Il y a quelques temps, on a reçu les épreuves des Bracassées, le nouveau roman de Marie-Sabine Roger, et on s’est tous dit « Yes, un nouveau ! ». Rappelez-vous, Mel l’a même chroniqué par là (comme elle l’avait fait pour Vivement l’avenir et Trente-six chandelles) : ça vous donnera une bonne petite idée de ce dont il est question dans ce chouette roman 🙂

Marie-Sabine Roger est en bonne place parmi nos auteurs chouchous. Elle porte toujours un regard empli de tendresse sur le monde, nous sert des personnages tellement attachants (bien que parfois loufoques…). Avec son écriture empreinte de sincérité, et toujours d’une grande qualité, voilà des romans qui toucheront bien des lecteurs ! Et comme le froid arrive, je vous conseille de vous mettre au chaud sous une couette, avec un bon thé et un roman de Marie-Sabine Roger…

Ça tombe bien, l’auteure nous fait le grand honneur de venir jusqu’à nous !! Elle sera donc en soupière très bientôt, pour blablater, faire connaissance, échanger. Et puis, un livre dédicacé, c’est toujours une petite idée cadeau unique et originale : Noël arrive à grands pas…

Rendez-vous samedi 24 novembre à 16h30 !!

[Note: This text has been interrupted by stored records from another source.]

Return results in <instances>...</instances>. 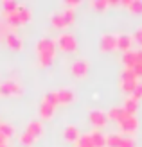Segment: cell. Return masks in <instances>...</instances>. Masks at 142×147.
Listing matches in <instances>:
<instances>
[{
    "label": "cell",
    "instance_id": "cell-1",
    "mask_svg": "<svg viewBox=\"0 0 142 147\" xmlns=\"http://www.w3.org/2000/svg\"><path fill=\"white\" fill-rule=\"evenodd\" d=\"M36 54H38L40 67H50L56 57V41L52 38H40L36 41Z\"/></svg>",
    "mask_w": 142,
    "mask_h": 147
},
{
    "label": "cell",
    "instance_id": "cell-2",
    "mask_svg": "<svg viewBox=\"0 0 142 147\" xmlns=\"http://www.w3.org/2000/svg\"><path fill=\"white\" fill-rule=\"evenodd\" d=\"M56 47H59L63 52H74L77 49V40L72 32H61L56 40Z\"/></svg>",
    "mask_w": 142,
    "mask_h": 147
},
{
    "label": "cell",
    "instance_id": "cell-3",
    "mask_svg": "<svg viewBox=\"0 0 142 147\" xmlns=\"http://www.w3.org/2000/svg\"><path fill=\"white\" fill-rule=\"evenodd\" d=\"M24 93V86L18 81L7 79L4 83H0V95L2 97H9V95H22Z\"/></svg>",
    "mask_w": 142,
    "mask_h": 147
},
{
    "label": "cell",
    "instance_id": "cell-4",
    "mask_svg": "<svg viewBox=\"0 0 142 147\" xmlns=\"http://www.w3.org/2000/svg\"><path fill=\"white\" fill-rule=\"evenodd\" d=\"M119 126H121V129L126 133V136H128V135H133L139 129V120H137L135 115H124L122 119L119 120Z\"/></svg>",
    "mask_w": 142,
    "mask_h": 147
},
{
    "label": "cell",
    "instance_id": "cell-5",
    "mask_svg": "<svg viewBox=\"0 0 142 147\" xmlns=\"http://www.w3.org/2000/svg\"><path fill=\"white\" fill-rule=\"evenodd\" d=\"M99 47H101L103 52H110V50L117 49V34H110V32L103 34L101 41H99Z\"/></svg>",
    "mask_w": 142,
    "mask_h": 147
},
{
    "label": "cell",
    "instance_id": "cell-6",
    "mask_svg": "<svg viewBox=\"0 0 142 147\" xmlns=\"http://www.w3.org/2000/svg\"><path fill=\"white\" fill-rule=\"evenodd\" d=\"M90 122L94 127H104L108 122V115L103 109H92L90 111Z\"/></svg>",
    "mask_w": 142,
    "mask_h": 147
},
{
    "label": "cell",
    "instance_id": "cell-7",
    "mask_svg": "<svg viewBox=\"0 0 142 147\" xmlns=\"http://www.w3.org/2000/svg\"><path fill=\"white\" fill-rule=\"evenodd\" d=\"M70 72L74 77H85L88 72V61L86 59H76L70 65Z\"/></svg>",
    "mask_w": 142,
    "mask_h": 147
},
{
    "label": "cell",
    "instance_id": "cell-8",
    "mask_svg": "<svg viewBox=\"0 0 142 147\" xmlns=\"http://www.w3.org/2000/svg\"><path fill=\"white\" fill-rule=\"evenodd\" d=\"M43 129H45V127H43V122L38 120V119H34V120H31V122L27 124L25 133H29V135H31L34 140H36V138H40V136L43 135Z\"/></svg>",
    "mask_w": 142,
    "mask_h": 147
},
{
    "label": "cell",
    "instance_id": "cell-9",
    "mask_svg": "<svg viewBox=\"0 0 142 147\" xmlns=\"http://www.w3.org/2000/svg\"><path fill=\"white\" fill-rule=\"evenodd\" d=\"M56 95H58V104H70V102L76 100V93L70 88H61V90L56 92Z\"/></svg>",
    "mask_w": 142,
    "mask_h": 147
},
{
    "label": "cell",
    "instance_id": "cell-10",
    "mask_svg": "<svg viewBox=\"0 0 142 147\" xmlns=\"http://www.w3.org/2000/svg\"><path fill=\"white\" fill-rule=\"evenodd\" d=\"M133 45V38H131V34L128 32H121V34H117V49H121L122 52H128V50L131 49Z\"/></svg>",
    "mask_w": 142,
    "mask_h": 147
},
{
    "label": "cell",
    "instance_id": "cell-11",
    "mask_svg": "<svg viewBox=\"0 0 142 147\" xmlns=\"http://www.w3.org/2000/svg\"><path fill=\"white\" fill-rule=\"evenodd\" d=\"M5 43H7V47L13 49V50H20L22 47H24V41H22V38H20L16 32H13V31L5 36Z\"/></svg>",
    "mask_w": 142,
    "mask_h": 147
},
{
    "label": "cell",
    "instance_id": "cell-12",
    "mask_svg": "<svg viewBox=\"0 0 142 147\" xmlns=\"http://www.w3.org/2000/svg\"><path fill=\"white\" fill-rule=\"evenodd\" d=\"M122 109L126 111V115H135L137 113V109H139V100L135 97H126L124 100V104H122Z\"/></svg>",
    "mask_w": 142,
    "mask_h": 147
},
{
    "label": "cell",
    "instance_id": "cell-13",
    "mask_svg": "<svg viewBox=\"0 0 142 147\" xmlns=\"http://www.w3.org/2000/svg\"><path fill=\"white\" fill-rule=\"evenodd\" d=\"M122 65L126 68H133L137 65V50H128L122 54Z\"/></svg>",
    "mask_w": 142,
    "mask_h": 147
},
{
    "label": "cell",
    "instance_id": "cell-14",
    "mask_svg": "<svg viewBox=\"0 0 142 147\" xmlns=\"http://www.w3.org/2000/svg\"><path fill=\"white\" fill-rule=\"evenodd\" d=\"M16 13H18L20 24H27V22H31V18H33V11L29 9L27 5H22V4H18V9H16Z\"/></svg>",
    "mask_w": 142,
    "mask_h": 147
},
{
    "label": "cell",
    "instance_id": "cell-15",
    "mask_svg": "<svg viewBox=\"0 0 142 147\" xmlns=\"http://www.w3.org/2000/svg\"><path fill=\"white\" fill-rule=\"evenodd\" d=\"M54 106H50V104H47V102H43L41 100V104H40V108H38V113H40V117L43 120H49V119H52V115H54Z\"/></svg>",
    "mask_w": 142,
    "mask_h": 147
},
{
    "label": "cell",
    "instance_id": "cell-16",
    "mask_svg": "<svg viewBox=\"0 0 142 147\" xmlns=\"http://www.w3.org/2000/svg\"><path fill=\"white\" fill-rule=\"evenodd\" d=\"M63 136H65V140L67 142H77V138H79V131L76 126H67L65 131H63Z\"/></svg>",
    "mask_w": 142,
    "mask_h": 147
},
{
    "label": "cell",
    "instance_id": "cell-17",
    "mask_svg": "<svg viewBox=\"0 0 142 147\" xmlns=\"http://www.w3.org/2000/svg\"><path fill=\"white\" fill-rule=\"evenodd\" d=\"M90 136H92V142H94V147H106V136H104L101 131H97V129H94L92 133H90Z\"/></svg>",
    "mask_w": 142,
    "mask_h": 147
},
{
    "label": "cell",
    "instance_id": "cell-18",
    "mask_svg": "<svg viewBox=\"0 0 142 147\" xmlns=\"http://www.w3.org/2000/svg\"><path fill=\"white\" fill-rule=\"evenodd\" d=\"M50 24L54 25L56 29H65V27H67V22H65V18H63L61 11H58V13H52V14H50Z\"/></svg>",
    "mask_w": 142,
    "mask_h": 147
},
{
    "label": "cell",
    "instance_id": "cell-19",
    "mask_svg": "<svg viewBox=\"0 0 142 147\" xmlns=\"http://www.w3.org/2000/svg\"><path fill=\"white\" fill-rule=\"evenodd\" d=\"M108 115V119H111V120H121L122 119V117L126 115V111H124V109H122V106H113V108H110V111L106 113Z\"/></svg>",
    "mask_w": 142,
    "mask_h": 147
},
{
    "label": "cell",
    "instance_id": "cell-20",
    "mask_svg": "<svg viewBox=\"0 0 142 147\" xmlns=\"http://www.w3.org/2000/svg\"><path fill=\"white\" fill-rule=\"evenodd\" d=\"M4 16V22L9 27H16V25H20V18H18V13L14 11V13H9V14H2Z\"/></svg>",
    "mask_w": 142,
    "mask_h": 147
},
{
    "label": "cell",
    "instance_id": "cell-21",
    "mask_svg": "<svg viewBox=\"0 0 142 147\" xmlns=\"http://www.w3.org/2000/svg\"><path fill=\"white\" fill-rule=\"evenodd\" d=\"M18 9V4L14 0H4L2 2V14H9V13H14Z\"/></svg>",
    "mask_w": 142,
    "mask_h": 147
},
{
    "label": "cell",
    "instance_id": "cell-22",
    "mask_svg": "<svg viewBox=\"0 0 142 147\" xmlns=\"http://www.w3.org/2000/svg\"><path fill=\"white\" fill-rule=\"evenodd\" d=\"M121 140H122V136H121V135L111 133V135H108V136H106V147H119Z\"/></svg>",
    "mask_w": 142,
    "mask_h": 147
},
{
    "label": "cell",
    "instance_id": "cell-23",
    "mask_svg": "<svg viewBox=\"0 0 142 147\" xmlns=\"http://www.w3.org/2000/svg\"><path fill=\"white\" fill-rule=\"evenodd\" d=\"M77 147H94V142H92L90 133H88V135H83V136L79 135V138H77Z\"/></svg>",
    "mask_w": 142,
    "mask_h": 147
},
{
    "label": "cell",
    "instance_id": "cell-24",
    "mask_svg": "<svg viewBox=\"0 0 142 147\" xmlns=\"http://www.w3.org/2000/svg\"><path fill=\"white\" fill-rule=\"evenodd\" d=\"M128 9L131 11V14H142V0H131Z\"/></svg>",
    "mask_w": 142,
    "mask_h": 147
},
{
    "label": "cell",
    "instance_id": "cell-25",
    "mask_svg": "<svg viewBox=\"0 0 142 147\" xmlns=\"http://www.w3.org/2000/svg\"><path fill=\"white\" fill-rule=\"evenodd\" d=\"M0 133H2L5 138H9V136L14 135V127L11 126V124H7V122H2L0 124Z\"/></svg>",
    "mask_w": 142,
    "mask_h": 147
},
{
    "label": "cell",
    "instance_id": "cell-26",
    "mask_svg": "<svg viewBox=\"0 0 142 147\" xmlns=\"http://www.w3.org/2000/svg\"><path fill=\"white\" fill-rule=\"evenodd\" d=\"M43 102H47V104H50V106H58V95H56V92H47L45 95H43Z\"/></svg>",
    "mask_w": 142,
    "mask_h": 147
},
{
    "label": "cell",
    "instance_id": "cell-27",
    "mask_svg": "<svg viewBox=\"0 0 142 147\" xmlns=\"http://www.w3.org/2000/svg\"><path fill=\"white\" fill-rule=\"evenodd\" d=\"M90 5H92V9L106 11L108 9V0H90Z\"/></svg>",
    "mask_w": 142,
    "mask_h": 147
},
{
    "label": "cell",
    "instance_id": "cell-28",
    "mask_svg": "<svg viewBox=\"0 0 142 147\" xmlns=\"http://www.w3.org/2000/svg\"><path fill=\"white\" fill-rule=\"evenodd\" d=\"M61 14H63L65 22H67V25H69V24H74V20H76V11H74V9H63Z\"/></svg>",
    "mask_w": 142,
    "mask_h": 147
},
{
    "label": "cell",
    "instance_id": "cell-29",
    "mask_svg": "<svg viewBox=\"0 0 142 147\" xmlns=\"http://www.w3.org/2000/svg\"><path fill=\"white\" fill-rule=\"evenodd\" d=\"M137 83H139V81H122V83H121V88H122L126 93H133Z\"/></svg>",
    "mask_w": 142,
    "mask_h": 147
},
{
    "label": "cell",
    "instance_id": "cell-30",
    "mask_svg": "<svg viewBox=\"0 0 142 147\" xmlns=\"http://www.w3.org/2000/svg\"><path fill=\"white\" fill-rule=\"evenodd\" d=\"M122 81H139V79L135 77V74H133L131 68H124L122 74H121V83Z\"/></svg>",
    "mask_w": 142,
    "mask_h": 147
},
{
    "label": "cell",
    "instance_id": "cell-31",
    "mask_svg": "<svg viewBox=\"0 0 142 147\" xmlns=\"http://www.w3.org/2000/svg\"><path fill=\"white\" fill-rule=\"evenodd\" d=\"M18 140H20V144H24V145H33L34 144V138L29 135V133H25V131L18 136Z\"/></svg>",
    "mask_w": 142,
    "mask_h": 147
},
{
    "label": "cell",
    "instance_id": "cell-32",
    "mask_svg": "<svg viewBox=\"0 0 142 147\" xmlns=\"http://www.w3.org/2000/svg\"><path fill=\"white\" fill-rule=\"evenodd\" d=\"M119 147H137V142H135V138H131V136H122Z\"/></svg>",
    "mask_w": 142,
    "mask_h": 147
},
{
    "label": "cell",
    "instance_id": "cell-33",
    "mask_svg": "<svg viewBox=\"0 0 142 147\" xmlns=\"http://www.w3.org/2000/svg\"><path fill=\"white\" fill-rule=\"evenodd\" d=\"M131 38H133V41H135V43H139V45L142 47V25H139L135 29V32L131 34Z\"/></svg>",
    "mask_w": 142,
    "mask_h": 147
},
{
    "label": "cell",
    "instance_id": "cell-34",
    "mask_svg": "<svg viewBox=\"0 0 142 147\" xmlns=\"http://www.w3.org/2000/svg\"><path fill=\"white\" fill-rule=\"evenodd\" d=\"M131 97H135L137 100H142V81H140V83H137L135 90H133V93H131Z\"/></svg>",
    "mask_w": 142,
    "mask_h": 147
},
{
    "label": "cell",
    "instance_id": "cell-35",
    "mask_svg": "<svg viewBox=\"0 0 142 147\" xmlns=\"http://www.w3.org/2000/svg\"><path fill=\"white\" fill-rule=\"evenodd\" d=\"M9 29H11V27L7 25L5 22H0V38H4V40H5V36H7V34L11 32Z\"/></svg>",
    "mask_w": 142,
    "mask_h": 147
},
{
    "label": "cell",
    "instance_id": "cell-36",
    "mask_svg": "<svg viewBox=\"0 0 142 147\" xmlns=\"http://www.w3.org/2000/svg\"><path fill=\"white\" fill-rule=\"evenodd\" d=\"M131 70H133V74H135V77H137V79H139V77H142V63H137Z\"/></svg>",
    "mask_w": 142,
    "mask_h": 147
},
{
    "label": "cell",
    "instance_id": "cell-37",
    "mask_svg": "<svg viewBox=\"0 0 142 147\" xmlns=\"http://www.w3.org/2000/svg\"><path fill=\"white\" fill-rule=\"evenodd\" d=\"M79 5V0H65V7L67 9H72V7Z\"/></svg>",
    "mask_w": 142,
    "mask_h": 147
},
{
    "label": "cell",
    "instance_id": "cell-38",
    "mask_svg": "<svg viewBox=\"0 0 142 147\" xmlns=\"http://www.w3.org/2000/svg\"><path fill=\"white\" fill-rule=\"evenodd\" d=\"M0 145H7V138L2 133H0Z\"/></svg>",
    "mask_w": 142,
    "mask_h": 147
},
{
    "label": "cell",
    "instance_id": "cell-39",
    "mask_svg": "<svg viewBox=\"0 0 142 147\" xmlns=\"http://www.w3.org/2000/svg\"><path fill=\"white\" fill-rule=\"evenodd\" d=\"M137 63H142V49L137 50Z\"/></svg>",
    "mask_w": 142,
    "mask_h": 147
},
{
    "label": "cell",
    "instance_id": "cell-40",
    "mask_svg": "<svg viewBox=\"0 0 142 147\" xmlns=\"http://www.w3.org/2000/svg\"><path fill=\"white\" fill-rule=\"evenodd\" d=\"M130 2H131V0H122L121 4H122V5H126V7H128V5H130Z\"/></svg>",
    "mask_w": 142,
    "mask_h": 147
},
{
    "label": "cell",
    "instance_id": "cell-41",
    "mask_svg": "<svg viewBox=\"0 0 142 147\" xmlns=\"http://www.w3.org/2000/svg\"><path fill=\"white\" fill-rule=\"evenodd\" d=\"M0 147H9V145H0Z\"/></svg>",
    "mask_w": 142,
    "mask_h": 147
},
{
    "label": "cell",
    "instance_id": "cell-42",
    "mask_svg": "<svg viewBox=\"0 0 142 147\" xmlns=\"http://www.w3.org/2000/svg\"><path fill=\"white\" fill-rule=\"evenodd\" d=\"M0 124H2V122H0Z\"/></svg>",
    "mask_w": 142,
    "mask_h": 147
}]
</instances>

Rendez-vous sur Facebook pour partager l’info et prévoir votre présence ! On sera ravis de vous retrouver nombreux ! Et n’oubliez pas : si Hyères est trop loin de chez vous ou si un méchant rhume vous cloue au lit, vous pouvez passer par notre shop pour commander les livres et nous demander une dédicace : on les fera signer pour vous !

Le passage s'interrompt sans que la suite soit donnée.